== Exercise set ==
(a) Retype the stretch of the vitamin D passage from "When I was a" through "finding back then.".
(b) What does the vitamin D passage give as the ideal blood level of 25 hydroxy vitamin D3?

== Text segment ==
When I was a medical student almost 40 years ago, a young child came in with a case of Rickets. (The bones are “soft” with Rickets and can break very easily. This is different from osteoporosis.) This came about because the mother was unaware that the vegetarian diet she was feeding her child was not satisfying the child’s need for vitamin D. This was a really unusual finding back then.
Fast forward to the present: Cases of Rickets are appearing in England and in the United States. Many children are vitamin D deficient. Why is this? Is it because of all the suncreeen we use? Is it because we do not spend enough time in the sun because we are on the computer or busy working (even school work)? Is it because of all the toxins in the air and in us that are keeping us from utilizing the vitamin D we absorb via sunlight? Is it because so many of us are relatively deficient in other nutrients needed for healthy functioning because of the lousy food we are eating?
The bottom line is that everyone, especially pregnant women, need to check their blood levels for 25 hydroxy vitamin D3. The ideal level is 60 to 80 ngm/ml. A score of 35 or 40, for example, though within the “reference range,” is too low.
Take care of yourself and your family. Insist on monitoring your vitamin D levels, and taking vitamin D if necessary. For vegetarians, or those people allergic to lanolin (the source of vitamin D) there are now vegetarian preparations available. One can have too high a level also, so it is also essential to follow-up with repeat blood studies.

== Provided records ==

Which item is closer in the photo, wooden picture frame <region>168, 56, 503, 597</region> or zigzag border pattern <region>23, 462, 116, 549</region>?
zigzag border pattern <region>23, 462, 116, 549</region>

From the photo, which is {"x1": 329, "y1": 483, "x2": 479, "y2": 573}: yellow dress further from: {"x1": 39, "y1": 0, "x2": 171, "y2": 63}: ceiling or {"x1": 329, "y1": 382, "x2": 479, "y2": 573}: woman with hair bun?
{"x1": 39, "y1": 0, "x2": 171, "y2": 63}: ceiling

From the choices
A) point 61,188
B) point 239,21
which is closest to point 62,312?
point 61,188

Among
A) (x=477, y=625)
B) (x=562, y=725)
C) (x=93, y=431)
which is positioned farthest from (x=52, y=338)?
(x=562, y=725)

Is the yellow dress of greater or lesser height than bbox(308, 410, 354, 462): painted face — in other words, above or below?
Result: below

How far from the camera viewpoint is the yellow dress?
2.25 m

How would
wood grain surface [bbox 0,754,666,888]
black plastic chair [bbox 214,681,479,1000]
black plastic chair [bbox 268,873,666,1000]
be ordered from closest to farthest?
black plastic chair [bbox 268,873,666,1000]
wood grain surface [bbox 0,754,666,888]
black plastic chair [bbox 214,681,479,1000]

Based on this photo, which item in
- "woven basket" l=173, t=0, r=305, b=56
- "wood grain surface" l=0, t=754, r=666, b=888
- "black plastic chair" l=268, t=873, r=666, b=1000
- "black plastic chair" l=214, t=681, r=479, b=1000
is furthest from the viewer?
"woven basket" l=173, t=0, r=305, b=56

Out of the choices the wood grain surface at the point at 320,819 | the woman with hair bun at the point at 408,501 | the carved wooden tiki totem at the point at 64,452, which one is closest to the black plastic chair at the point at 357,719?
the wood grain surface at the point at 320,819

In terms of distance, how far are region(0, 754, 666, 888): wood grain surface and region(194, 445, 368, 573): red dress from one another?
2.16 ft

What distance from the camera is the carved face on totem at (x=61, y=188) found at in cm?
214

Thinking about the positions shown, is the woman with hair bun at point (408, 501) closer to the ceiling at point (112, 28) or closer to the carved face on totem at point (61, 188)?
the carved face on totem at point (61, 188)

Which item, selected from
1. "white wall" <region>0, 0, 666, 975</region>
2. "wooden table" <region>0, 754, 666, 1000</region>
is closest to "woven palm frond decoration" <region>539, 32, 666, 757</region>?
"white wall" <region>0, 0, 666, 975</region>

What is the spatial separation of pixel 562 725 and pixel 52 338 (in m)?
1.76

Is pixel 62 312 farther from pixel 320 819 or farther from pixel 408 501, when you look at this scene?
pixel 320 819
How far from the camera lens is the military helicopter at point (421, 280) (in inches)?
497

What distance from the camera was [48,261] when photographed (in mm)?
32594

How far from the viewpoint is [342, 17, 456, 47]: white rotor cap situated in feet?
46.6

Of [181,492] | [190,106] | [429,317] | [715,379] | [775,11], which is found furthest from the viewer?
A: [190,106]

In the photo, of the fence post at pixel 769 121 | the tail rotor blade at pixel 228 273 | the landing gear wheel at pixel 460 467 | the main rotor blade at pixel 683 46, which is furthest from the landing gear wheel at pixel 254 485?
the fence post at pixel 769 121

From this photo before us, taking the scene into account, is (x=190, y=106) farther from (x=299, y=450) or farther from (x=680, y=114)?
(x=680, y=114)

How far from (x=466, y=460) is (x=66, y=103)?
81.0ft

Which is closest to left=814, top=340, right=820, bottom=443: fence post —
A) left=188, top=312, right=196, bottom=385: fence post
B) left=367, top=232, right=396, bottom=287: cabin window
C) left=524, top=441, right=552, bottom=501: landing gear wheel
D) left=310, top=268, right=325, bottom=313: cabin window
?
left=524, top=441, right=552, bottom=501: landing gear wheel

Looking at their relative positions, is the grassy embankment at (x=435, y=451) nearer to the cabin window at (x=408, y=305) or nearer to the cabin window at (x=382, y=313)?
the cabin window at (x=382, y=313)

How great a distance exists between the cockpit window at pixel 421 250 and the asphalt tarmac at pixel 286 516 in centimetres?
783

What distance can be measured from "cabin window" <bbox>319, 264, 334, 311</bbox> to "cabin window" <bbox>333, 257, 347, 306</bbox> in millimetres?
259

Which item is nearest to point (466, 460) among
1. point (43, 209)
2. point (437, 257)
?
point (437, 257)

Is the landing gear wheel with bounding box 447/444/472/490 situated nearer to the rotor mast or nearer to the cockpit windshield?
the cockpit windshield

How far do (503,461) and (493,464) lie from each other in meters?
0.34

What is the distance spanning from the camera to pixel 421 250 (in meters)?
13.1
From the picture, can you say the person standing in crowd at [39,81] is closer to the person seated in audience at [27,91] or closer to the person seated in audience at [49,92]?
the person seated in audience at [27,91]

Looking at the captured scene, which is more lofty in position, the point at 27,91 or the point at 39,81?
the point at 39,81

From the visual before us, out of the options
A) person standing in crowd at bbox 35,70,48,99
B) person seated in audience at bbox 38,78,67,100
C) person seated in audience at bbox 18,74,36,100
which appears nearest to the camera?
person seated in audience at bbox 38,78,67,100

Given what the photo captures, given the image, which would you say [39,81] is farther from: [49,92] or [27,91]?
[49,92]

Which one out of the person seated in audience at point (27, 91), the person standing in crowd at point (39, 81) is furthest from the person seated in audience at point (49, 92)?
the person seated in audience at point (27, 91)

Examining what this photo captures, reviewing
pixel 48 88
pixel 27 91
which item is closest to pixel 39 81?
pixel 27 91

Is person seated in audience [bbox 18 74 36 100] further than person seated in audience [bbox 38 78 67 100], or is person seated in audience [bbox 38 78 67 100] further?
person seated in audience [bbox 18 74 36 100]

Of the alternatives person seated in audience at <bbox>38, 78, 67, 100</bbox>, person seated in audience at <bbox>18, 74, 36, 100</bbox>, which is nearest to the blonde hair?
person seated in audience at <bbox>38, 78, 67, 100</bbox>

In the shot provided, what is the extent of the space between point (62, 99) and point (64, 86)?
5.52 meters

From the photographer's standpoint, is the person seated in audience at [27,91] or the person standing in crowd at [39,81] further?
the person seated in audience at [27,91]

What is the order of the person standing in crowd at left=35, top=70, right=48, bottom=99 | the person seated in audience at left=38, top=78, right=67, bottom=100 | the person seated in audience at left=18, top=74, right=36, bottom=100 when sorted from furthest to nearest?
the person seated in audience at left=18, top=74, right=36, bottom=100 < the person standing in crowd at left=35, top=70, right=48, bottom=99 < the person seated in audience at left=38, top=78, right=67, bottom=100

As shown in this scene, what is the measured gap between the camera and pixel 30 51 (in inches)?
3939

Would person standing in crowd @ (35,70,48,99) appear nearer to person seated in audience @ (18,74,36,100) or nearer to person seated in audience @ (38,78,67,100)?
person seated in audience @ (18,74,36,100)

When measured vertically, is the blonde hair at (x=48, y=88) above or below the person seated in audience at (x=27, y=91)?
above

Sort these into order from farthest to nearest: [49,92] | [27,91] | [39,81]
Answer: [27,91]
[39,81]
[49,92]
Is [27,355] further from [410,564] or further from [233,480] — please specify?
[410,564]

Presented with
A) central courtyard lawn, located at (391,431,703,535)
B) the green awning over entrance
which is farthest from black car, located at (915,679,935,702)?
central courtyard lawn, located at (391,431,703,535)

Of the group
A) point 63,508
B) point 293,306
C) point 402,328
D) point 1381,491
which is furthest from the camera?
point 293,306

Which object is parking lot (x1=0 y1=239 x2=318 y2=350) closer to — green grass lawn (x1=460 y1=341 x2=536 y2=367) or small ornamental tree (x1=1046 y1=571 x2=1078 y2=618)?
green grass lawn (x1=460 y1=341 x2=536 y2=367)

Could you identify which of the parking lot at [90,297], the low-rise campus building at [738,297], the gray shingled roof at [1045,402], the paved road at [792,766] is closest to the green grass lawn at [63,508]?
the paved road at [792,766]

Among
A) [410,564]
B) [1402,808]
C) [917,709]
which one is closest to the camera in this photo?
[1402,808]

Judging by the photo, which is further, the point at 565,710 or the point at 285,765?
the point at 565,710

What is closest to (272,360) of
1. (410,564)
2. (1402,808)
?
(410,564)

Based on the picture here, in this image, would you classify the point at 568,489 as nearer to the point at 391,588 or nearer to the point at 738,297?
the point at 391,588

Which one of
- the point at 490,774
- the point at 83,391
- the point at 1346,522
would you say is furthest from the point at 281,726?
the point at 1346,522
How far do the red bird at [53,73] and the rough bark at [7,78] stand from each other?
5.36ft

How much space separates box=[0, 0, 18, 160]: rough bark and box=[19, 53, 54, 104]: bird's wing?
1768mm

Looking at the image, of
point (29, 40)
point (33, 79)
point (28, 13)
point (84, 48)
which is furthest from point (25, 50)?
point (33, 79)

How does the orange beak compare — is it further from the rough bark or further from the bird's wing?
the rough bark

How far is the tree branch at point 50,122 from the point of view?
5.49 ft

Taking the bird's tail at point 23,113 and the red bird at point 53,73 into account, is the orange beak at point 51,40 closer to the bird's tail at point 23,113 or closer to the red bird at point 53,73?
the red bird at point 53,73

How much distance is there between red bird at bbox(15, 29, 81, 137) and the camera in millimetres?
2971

== Responses to the exercise ==
(a)
When I was a medical student almost 40 years ago, a young child came in with a case of Rickets. (The bones are “soft” with Rickets and can break very easily. This is different from osteoporosis.) This came about because the mother was unaware that the vegetarian diet she was feeding her child was not satisfying the child’s need for vitamin D. This was a really unusual finding back then.

(b) 60 to 80 ngm/ml.